By now, I’m sure most of you have seen the email from our City Manager, Jennifer Maguire, celebrating Women’s History Month. As a woman in a leadership role myself, I’m glad the City Manager took time out to remind us that “Women’s History Month began in 1981 as a week of recognition, rooted in the issues of equal treatment, rights, and protections, and San José has been a leading community for women at the vanguard of our nation’s history.” Somewhat conveniently, she ends the story there and fails to point to where that small amount of power came from - America’s first pay equity strike right here in San Jose by the MEF – AFSCME members that came before us. The City Manager also doesn’t mention how the City of San Jose is still woefully behind regarding issues affecting women – particularly among the ranks of women City workers. Only two short years ago did we finally achieve just one week of paid maternity leave – for example. One lousy week. It took us fighting and clawing for every inch to accomplish that, and we’re two decades into the 21st century.
The leaders of the fight were clear about the issue: certain jobs in the city were dominated by women workers, and despite the high level of knowledge, judgment, and skill required for those jobs, they were the lowest paid. As union leader Joan Goddard put it in an interview with an AFSCME archivist, “It’s not just women; it’s women’s work. There are a lot of male librarians who don’t get paid what they should be getting paid.” For the members of the Municipal Employees Federation, it was a fight to raise the wages in those undervalued jobs, from clerical workers and data analysts to librarians and recreation leaders.
In 1980, the union negotiated an agreement with city management to conduct a study of the value and pay levels of all municipal job categories. The city had conducted a similar study at the management level, resulting in closed pay gaps. Workers had high hopes that the city would follow suit for non-management workers, but management objected. While agreeing that job segregation existed and that women were clustered in the lower-paying jobs, City management refused to do anything about it at first. The administration even insisted that the cost of closing those gaps would have to come out of cost-of-living increases for all workers.

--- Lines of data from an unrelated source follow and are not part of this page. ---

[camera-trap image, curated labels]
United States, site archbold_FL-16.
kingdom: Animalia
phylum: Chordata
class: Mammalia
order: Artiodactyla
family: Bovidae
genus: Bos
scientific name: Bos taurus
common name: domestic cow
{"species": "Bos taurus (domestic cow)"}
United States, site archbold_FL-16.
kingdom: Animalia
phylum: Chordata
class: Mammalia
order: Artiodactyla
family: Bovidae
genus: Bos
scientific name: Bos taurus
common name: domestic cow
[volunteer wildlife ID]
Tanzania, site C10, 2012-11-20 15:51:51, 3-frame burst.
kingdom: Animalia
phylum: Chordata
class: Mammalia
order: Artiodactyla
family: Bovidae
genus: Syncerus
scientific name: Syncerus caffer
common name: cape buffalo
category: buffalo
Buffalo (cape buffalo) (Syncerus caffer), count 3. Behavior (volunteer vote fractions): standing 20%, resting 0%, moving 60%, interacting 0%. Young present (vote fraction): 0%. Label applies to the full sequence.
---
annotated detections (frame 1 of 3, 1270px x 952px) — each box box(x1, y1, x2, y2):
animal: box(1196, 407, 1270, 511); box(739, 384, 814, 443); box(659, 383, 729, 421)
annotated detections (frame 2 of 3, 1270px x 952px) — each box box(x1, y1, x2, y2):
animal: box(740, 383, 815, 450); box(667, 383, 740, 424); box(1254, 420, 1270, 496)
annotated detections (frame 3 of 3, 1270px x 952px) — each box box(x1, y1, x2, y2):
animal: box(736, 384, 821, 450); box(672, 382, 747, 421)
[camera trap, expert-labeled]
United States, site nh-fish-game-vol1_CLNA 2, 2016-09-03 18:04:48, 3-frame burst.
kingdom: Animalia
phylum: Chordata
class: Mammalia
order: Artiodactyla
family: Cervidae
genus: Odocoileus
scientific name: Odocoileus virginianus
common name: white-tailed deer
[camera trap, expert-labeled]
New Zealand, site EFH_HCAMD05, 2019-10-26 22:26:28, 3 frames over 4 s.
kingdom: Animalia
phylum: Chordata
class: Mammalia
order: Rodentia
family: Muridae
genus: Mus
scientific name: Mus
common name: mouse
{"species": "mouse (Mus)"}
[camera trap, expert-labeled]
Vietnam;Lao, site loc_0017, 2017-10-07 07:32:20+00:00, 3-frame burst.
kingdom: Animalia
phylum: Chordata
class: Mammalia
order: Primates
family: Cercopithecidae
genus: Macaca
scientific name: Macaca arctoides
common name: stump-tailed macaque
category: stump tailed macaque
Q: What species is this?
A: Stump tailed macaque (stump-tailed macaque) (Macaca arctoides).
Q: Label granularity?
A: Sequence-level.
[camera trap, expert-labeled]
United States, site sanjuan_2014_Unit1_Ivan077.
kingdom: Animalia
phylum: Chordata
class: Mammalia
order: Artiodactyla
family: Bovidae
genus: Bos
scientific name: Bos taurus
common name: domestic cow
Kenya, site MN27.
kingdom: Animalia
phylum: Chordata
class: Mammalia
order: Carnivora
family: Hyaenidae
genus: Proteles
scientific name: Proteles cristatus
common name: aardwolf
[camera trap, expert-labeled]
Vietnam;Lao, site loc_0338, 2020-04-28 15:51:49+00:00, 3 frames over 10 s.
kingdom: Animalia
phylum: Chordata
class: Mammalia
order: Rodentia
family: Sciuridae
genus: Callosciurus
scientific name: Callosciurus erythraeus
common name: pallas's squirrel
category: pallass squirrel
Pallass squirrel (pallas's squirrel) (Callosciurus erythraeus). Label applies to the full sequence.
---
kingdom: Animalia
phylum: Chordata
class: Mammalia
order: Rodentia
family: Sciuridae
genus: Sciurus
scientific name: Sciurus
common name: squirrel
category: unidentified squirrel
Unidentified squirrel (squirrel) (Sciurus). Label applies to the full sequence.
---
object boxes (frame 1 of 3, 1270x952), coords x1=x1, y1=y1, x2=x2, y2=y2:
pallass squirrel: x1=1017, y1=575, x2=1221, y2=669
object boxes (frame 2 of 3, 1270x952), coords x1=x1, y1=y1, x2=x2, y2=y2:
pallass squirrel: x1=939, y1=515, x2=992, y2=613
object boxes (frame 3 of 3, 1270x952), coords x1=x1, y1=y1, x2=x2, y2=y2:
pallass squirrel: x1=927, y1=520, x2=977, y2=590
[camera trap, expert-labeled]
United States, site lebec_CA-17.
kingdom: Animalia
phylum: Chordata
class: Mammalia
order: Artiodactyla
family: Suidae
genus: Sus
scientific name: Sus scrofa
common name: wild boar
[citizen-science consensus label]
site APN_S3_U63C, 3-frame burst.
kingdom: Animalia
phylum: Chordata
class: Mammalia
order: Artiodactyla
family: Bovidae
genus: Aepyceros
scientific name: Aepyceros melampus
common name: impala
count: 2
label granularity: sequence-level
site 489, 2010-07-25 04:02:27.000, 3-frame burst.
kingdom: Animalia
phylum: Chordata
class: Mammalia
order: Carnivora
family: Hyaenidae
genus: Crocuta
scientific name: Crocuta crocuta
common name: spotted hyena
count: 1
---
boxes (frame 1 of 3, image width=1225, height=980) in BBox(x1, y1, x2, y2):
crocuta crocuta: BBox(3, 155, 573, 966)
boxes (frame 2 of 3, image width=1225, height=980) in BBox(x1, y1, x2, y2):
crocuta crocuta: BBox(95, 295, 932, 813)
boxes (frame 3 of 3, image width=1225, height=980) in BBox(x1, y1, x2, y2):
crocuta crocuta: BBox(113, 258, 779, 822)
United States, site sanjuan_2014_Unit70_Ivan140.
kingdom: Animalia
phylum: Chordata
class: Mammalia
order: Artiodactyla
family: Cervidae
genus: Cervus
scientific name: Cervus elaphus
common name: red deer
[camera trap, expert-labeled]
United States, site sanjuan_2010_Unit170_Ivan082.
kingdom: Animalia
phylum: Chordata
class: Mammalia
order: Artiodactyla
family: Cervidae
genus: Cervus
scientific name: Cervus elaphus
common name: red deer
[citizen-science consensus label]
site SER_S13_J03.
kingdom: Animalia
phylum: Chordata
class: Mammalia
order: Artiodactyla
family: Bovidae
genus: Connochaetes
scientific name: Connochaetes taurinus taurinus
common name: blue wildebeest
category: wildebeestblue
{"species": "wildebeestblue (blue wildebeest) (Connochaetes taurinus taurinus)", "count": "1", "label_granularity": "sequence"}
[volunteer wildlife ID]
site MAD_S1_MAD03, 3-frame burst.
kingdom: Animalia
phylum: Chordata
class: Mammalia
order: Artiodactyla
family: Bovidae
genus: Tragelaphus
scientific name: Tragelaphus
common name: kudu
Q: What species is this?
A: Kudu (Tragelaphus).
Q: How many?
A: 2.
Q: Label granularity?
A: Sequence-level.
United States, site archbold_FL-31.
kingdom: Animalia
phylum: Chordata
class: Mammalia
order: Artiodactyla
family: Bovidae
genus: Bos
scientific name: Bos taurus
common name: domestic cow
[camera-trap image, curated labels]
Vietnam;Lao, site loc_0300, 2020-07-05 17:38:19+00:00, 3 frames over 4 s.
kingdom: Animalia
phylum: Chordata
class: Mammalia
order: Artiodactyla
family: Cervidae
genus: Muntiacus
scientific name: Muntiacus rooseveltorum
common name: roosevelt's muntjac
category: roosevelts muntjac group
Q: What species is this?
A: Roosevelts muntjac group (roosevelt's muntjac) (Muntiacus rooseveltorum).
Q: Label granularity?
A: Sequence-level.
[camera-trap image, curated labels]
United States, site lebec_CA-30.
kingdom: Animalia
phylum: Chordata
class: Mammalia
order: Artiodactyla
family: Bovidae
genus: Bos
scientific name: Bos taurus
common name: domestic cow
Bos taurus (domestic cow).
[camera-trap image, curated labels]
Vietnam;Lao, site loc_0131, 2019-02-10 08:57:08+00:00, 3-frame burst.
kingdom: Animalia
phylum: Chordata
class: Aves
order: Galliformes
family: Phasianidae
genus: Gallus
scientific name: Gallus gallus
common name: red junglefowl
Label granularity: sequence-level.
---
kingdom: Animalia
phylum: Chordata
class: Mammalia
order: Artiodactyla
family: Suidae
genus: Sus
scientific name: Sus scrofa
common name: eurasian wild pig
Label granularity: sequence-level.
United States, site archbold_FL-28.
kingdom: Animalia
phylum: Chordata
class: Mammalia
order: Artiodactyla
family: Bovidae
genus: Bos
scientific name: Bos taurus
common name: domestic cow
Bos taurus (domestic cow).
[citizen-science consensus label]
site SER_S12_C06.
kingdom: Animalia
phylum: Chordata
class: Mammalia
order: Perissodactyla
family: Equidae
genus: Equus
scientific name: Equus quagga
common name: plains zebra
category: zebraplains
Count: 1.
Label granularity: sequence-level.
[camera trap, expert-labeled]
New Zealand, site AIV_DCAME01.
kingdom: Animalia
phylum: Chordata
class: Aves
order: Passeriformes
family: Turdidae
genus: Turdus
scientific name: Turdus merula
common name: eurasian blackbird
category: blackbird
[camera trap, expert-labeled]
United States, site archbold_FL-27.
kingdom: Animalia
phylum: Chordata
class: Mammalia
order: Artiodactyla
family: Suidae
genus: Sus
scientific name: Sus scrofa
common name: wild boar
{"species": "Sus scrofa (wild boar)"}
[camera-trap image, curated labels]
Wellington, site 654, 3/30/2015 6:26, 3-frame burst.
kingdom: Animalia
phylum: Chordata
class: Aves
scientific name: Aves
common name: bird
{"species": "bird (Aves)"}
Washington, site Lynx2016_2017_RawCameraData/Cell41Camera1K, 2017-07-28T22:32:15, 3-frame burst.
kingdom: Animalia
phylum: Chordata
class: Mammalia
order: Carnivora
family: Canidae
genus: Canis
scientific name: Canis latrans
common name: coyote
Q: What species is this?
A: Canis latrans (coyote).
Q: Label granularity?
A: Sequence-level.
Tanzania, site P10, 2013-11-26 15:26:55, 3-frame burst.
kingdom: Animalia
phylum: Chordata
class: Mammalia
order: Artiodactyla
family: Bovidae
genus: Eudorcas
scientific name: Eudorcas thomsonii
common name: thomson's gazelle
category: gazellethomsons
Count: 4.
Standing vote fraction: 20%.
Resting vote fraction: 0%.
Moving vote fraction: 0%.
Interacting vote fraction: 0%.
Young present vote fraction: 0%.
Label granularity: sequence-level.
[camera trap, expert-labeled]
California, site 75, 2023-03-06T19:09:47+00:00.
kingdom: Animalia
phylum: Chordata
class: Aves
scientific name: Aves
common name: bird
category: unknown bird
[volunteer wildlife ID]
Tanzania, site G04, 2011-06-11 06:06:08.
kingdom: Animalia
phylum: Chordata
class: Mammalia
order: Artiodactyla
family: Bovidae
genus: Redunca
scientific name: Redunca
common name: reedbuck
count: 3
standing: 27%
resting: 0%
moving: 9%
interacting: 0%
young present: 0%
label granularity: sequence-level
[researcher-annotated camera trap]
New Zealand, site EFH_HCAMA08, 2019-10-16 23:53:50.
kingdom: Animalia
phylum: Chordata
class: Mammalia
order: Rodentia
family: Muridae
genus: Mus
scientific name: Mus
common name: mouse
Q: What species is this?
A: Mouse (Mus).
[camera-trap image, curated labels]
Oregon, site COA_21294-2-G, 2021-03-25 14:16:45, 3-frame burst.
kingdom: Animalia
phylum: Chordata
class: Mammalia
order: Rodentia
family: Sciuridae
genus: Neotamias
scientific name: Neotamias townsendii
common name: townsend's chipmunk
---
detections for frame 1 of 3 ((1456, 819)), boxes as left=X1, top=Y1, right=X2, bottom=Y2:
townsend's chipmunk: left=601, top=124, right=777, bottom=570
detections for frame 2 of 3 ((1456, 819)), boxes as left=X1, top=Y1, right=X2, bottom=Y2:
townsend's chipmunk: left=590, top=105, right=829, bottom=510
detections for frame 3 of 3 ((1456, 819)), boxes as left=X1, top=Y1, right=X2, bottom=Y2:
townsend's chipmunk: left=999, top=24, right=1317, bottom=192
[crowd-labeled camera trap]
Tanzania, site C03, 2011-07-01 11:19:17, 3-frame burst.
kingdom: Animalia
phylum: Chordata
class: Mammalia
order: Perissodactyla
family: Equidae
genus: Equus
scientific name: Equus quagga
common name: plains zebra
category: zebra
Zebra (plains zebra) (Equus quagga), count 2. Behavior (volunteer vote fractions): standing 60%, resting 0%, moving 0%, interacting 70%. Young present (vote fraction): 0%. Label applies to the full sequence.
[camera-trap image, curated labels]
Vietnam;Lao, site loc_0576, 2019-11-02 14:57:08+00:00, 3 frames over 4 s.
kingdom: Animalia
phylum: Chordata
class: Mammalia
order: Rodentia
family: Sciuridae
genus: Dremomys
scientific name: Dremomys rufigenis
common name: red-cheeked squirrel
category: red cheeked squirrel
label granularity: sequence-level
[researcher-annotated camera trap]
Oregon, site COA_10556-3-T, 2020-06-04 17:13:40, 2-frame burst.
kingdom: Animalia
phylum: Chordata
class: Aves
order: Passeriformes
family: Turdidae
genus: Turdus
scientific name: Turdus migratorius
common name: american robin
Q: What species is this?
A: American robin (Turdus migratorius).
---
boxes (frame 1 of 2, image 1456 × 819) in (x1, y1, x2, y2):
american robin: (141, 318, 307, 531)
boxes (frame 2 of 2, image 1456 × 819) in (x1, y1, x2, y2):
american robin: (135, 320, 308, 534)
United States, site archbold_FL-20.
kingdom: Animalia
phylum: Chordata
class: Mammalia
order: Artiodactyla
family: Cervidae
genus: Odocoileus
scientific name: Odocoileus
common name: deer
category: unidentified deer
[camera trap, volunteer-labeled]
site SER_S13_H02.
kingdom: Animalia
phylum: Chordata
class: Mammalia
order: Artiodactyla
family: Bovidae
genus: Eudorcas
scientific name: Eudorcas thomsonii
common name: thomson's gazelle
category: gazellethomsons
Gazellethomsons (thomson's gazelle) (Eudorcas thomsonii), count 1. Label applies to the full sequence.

Union members said “hell no” to that. Workers walked off the job on July 5, 1981, the day after the previous agreement expired.
They walked the picket line for ten days. They remained strong even when management sent letters to all bargaining unit employees threatening to fire them if they did not return to work. In fact, City workers turned that management tactic on its head by setting up a barbecue grill in front of City Hall and burning their letters at a massive rally. As Goddard put it, “The moose stands firm, and he does not give in. So, our union mascot became the moose.”
On July 14, they settled the strike, winning cost-of-living increases for all employees and a separate pool of money for pay equity adjustments for female-dominated job classes. Over the next five years, $1.75 million was spent to close the gaps. Workers delivered a massive victory for employees in the bargaining unit for pay equity and union power. According to the president of the Municipal Employees Federation at that time, more than 500 city workers – women and men – became new members during the campaign.
It’s worth remembering this strike as we celebrate its 40th anniversary. It fanned the flames of other pay equity campaigns led by AFSCME locals and councils across the country, from Washington state to Minnesota to Connecticut. It positioned AFSCME as a leader on the issue of pay equity for women and people of color – a fight we are still waging. It is part of the history of our union’s growth, especially among women in public service. And it reminds us of the power of collective action, then and now. Another leader in the fight, Patt Curia, said it best when she talked about the strike victory: “That’s why you need a strong union.”